## Given instruction
Reproduce exactly the lines from the one containing "Of light reflection" through the end of the entries, including both. Drop the pictures.

## Records for the task
····················
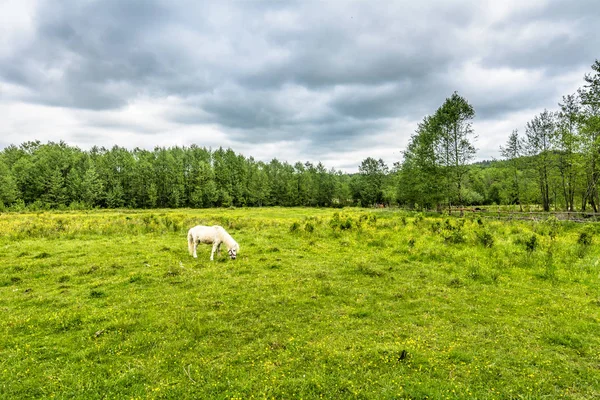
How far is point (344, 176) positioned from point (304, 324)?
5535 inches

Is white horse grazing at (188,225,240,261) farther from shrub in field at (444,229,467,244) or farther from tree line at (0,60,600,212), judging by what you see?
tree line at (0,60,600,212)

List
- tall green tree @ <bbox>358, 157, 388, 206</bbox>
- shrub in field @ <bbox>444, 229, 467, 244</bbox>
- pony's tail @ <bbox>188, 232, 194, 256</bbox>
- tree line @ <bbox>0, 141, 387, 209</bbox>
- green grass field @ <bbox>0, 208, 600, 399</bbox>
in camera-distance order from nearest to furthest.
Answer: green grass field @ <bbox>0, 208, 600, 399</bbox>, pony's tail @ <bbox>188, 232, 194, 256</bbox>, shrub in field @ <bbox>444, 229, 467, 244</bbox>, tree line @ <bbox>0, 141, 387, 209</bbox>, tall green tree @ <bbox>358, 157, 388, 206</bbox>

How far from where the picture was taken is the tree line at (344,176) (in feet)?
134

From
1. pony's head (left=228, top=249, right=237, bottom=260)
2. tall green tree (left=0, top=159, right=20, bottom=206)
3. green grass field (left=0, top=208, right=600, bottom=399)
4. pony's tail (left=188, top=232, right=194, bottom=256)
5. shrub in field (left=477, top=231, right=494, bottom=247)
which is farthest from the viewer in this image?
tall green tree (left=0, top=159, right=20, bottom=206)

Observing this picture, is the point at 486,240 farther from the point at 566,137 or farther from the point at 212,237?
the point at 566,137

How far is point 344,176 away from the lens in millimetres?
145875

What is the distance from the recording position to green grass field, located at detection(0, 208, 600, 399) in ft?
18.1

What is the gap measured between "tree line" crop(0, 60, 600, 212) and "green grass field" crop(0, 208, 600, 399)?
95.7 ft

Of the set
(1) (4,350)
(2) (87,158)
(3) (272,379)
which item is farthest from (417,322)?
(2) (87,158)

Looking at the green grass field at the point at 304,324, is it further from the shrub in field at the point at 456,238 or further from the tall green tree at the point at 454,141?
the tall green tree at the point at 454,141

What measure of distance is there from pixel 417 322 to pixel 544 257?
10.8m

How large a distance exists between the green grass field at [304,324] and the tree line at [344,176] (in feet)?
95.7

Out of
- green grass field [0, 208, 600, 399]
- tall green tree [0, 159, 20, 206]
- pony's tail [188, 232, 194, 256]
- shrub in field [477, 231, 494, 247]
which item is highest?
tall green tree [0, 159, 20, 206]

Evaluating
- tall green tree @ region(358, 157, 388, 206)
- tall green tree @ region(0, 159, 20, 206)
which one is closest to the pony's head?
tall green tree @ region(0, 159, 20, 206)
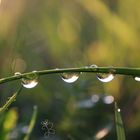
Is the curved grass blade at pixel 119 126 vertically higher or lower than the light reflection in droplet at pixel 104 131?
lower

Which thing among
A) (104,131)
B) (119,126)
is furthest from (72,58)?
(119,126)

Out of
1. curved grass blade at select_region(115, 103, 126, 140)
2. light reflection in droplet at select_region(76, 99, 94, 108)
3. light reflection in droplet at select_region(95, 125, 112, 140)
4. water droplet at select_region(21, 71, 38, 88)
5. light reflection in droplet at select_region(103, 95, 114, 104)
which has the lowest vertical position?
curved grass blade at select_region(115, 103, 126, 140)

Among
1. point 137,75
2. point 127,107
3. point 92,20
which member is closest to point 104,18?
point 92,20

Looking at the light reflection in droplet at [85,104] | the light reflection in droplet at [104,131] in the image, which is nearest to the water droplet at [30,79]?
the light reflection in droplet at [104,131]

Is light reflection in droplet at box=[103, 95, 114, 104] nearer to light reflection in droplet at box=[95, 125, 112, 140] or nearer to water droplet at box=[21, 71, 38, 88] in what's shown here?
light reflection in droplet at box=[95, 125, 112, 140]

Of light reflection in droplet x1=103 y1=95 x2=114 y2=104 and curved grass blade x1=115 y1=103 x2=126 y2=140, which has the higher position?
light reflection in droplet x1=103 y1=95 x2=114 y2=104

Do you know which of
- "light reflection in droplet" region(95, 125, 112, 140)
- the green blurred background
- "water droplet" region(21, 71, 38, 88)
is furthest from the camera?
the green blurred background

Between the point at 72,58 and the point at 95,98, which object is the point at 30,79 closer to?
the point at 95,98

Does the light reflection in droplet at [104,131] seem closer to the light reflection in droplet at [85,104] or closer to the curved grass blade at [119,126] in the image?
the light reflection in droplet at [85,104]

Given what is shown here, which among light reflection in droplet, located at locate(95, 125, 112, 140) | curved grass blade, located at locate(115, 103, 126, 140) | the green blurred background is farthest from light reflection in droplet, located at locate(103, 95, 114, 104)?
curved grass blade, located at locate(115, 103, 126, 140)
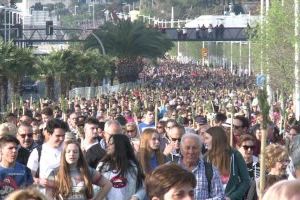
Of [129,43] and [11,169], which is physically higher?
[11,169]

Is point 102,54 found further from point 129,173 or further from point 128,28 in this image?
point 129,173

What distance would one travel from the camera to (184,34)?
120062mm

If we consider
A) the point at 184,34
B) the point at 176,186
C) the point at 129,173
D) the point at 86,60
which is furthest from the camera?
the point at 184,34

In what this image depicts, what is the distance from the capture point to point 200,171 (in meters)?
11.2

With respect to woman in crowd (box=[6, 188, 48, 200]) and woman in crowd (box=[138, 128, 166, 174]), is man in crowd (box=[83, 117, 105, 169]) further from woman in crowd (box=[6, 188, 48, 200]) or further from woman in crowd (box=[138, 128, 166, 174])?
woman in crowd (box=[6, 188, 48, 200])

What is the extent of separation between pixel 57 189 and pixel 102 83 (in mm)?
····················
## The output
Of light reflection in droplet x1=103 y1=95 x2=114 y2=104 and curved grass blade x1=115 y1=103 x2=126 y2=140, which has the higher position?
light reflection in droplet x1=103 y1=95 x2=114 y2=104

Do you know which of
- "light reflection in droplet" region(95, 125, 112, 140)
- the green blurred background
- "water droplet" region(21, 71, 38, 88)
is furthest from the camera?
the green blurred background

Between the point at 72,58 and the point at 95,98, which object is the point at 30,79 closer to?
the point at 95,98

Does the light reflection in droplet at [104,131] seem closer to the light reflection in droplet at [85,104] or closer to the curved grass blade at [119,126] in the image?
the light reflection in droplet at [85,104]

Given what is shown here, which among light reflection in droplet, located at locate(95, 125, 112, 140) | curved grass blade, located at locate(115, 103, 126, 140) | the green blurred background is farthest from light reflection in droplet, located at locate(103, 95, 114, 104)?
curved grass blade, located at locate(115, 103, 126, 140)
Of [129,43] and [11,169], which is physically higher?
[11,169]

Is point 102,54 found further from point 129,173 or further from point 128,28 in this image?
point 129,173

What distance would one travel from the camera to (184,34)?
120062mm

If we consider
A) the point at 184,34
B) the point at 176,186
C) the point at 129,173
D) the point at 86,60
which is furthest from the camera?
the point at 184,34

In what this image depicts, what is the distance from the capture point to point 200,171 (in meters)?
11.2

With respect to woman in crowd (box=[6, 188, 48, 200]) and woman in crowd (box=[138, 128, 166, 174]), is man in crowd (box=[83, 117, 105, 169]) further from woman in crowd (box=[6, 188, 48, 200]) or further from woman in crowd (box=[138, 128, 166, 174])?
woman in crowd (box=[6, 188, 48, 200])

What is the extent of separation between pixel 57 189 and pixel 102 83 (in mm)?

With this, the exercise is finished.